= Aim of the exercise =
Restate, word for word, every line of the data.

[Some records]
****

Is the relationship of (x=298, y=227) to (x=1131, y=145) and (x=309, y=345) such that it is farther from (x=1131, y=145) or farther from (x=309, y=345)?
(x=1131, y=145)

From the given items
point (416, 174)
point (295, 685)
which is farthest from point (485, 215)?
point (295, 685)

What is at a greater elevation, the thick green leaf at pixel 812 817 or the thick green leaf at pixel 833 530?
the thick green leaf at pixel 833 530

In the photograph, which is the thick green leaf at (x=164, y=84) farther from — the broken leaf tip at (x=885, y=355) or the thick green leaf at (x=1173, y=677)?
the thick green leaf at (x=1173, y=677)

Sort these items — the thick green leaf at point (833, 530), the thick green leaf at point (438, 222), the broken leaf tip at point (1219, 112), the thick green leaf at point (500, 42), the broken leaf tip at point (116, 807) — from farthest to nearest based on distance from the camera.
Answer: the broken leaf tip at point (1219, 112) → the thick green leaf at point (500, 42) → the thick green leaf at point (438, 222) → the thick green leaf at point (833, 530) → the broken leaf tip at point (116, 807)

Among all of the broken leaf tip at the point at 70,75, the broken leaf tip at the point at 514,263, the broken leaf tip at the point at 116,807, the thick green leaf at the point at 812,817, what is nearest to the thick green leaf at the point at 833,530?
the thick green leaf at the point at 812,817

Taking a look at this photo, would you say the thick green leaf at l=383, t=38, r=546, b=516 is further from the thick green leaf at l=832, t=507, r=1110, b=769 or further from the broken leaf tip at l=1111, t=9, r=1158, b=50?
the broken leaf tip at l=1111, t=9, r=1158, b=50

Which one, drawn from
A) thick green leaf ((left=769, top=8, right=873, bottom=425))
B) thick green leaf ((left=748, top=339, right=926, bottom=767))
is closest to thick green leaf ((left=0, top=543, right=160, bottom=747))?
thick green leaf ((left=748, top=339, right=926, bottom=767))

****

= Solution below =
Is the relationship of (x=298, y=227) to (x=1131, y=145) and (x=309, y=345) such that it is farther from (x=1131, y=145) or farther from (x=309, y=345)?
(x=1131, y=145)

From the given items
point (416, 174)
point (295, 685)
which is farthest from point (485, 215)?
point (295, 685)

What is at a greater elevation, the thick green leaf at pixel 812 817 or the thick green leaf at pixel 833 530?
the thick green leaf at pixel 833 530

In the photograph, which is the thick green leaf at (x=164, y=84) farther from — the broken leaf tip at (x=885, y=355) or the thick green leaf at (x=1173, y=677)?
the thick green leaf at (x=1173, y=677)

Sort these items — the thick green leaf at point (833, 530), the thick green leaf at point (438, 222), the broken leaf tip at point (1219, 112), the thick green leaf at point (500, 42), the broken leaf tip at point (116, 807) — from farthest to nearest based on distance from the camera.
Answer: the broken leaf tip at point (1219, 112) → the thick green leaf at point (500, 42) → the thick green leaf at point (438, 222) → the thick green leaf at point (833, 530) → the broken leaf tip at point (116, 807)

Among all of the broken leaf tip at the point at 70,75, the broken leaf tip at the point at 514,263, the broken leaf tip at the point at 116,807, the thick green leaf at the point at 812,817, what is nearest to the thick green leaf at the point at 833,530?
the thick green leaf at the point at 812,817

Taking a look at this photo, would you say the thick green leaf at l=383, t=38, r=546, b=516 is further from the thick green leaf at l=832, t=507, r=1110, b=769 or further from the broken leaf tip at l=1111, t=9, r=1158, b=50?
the broken leaf tip at l=1111, t=9, r=1158, b=50

Which one, drawn from
A) thick green leaf ((left=769, top=8, right=873, bottom=425))
B) thick green leaf ((left=748, top=339, right=926, bottom=767))
is closest to thick green leaf ((left=0, top=543, right=160, bottom=747))?
thick green leaf ((left=748, top=339, right=926, bottom=767))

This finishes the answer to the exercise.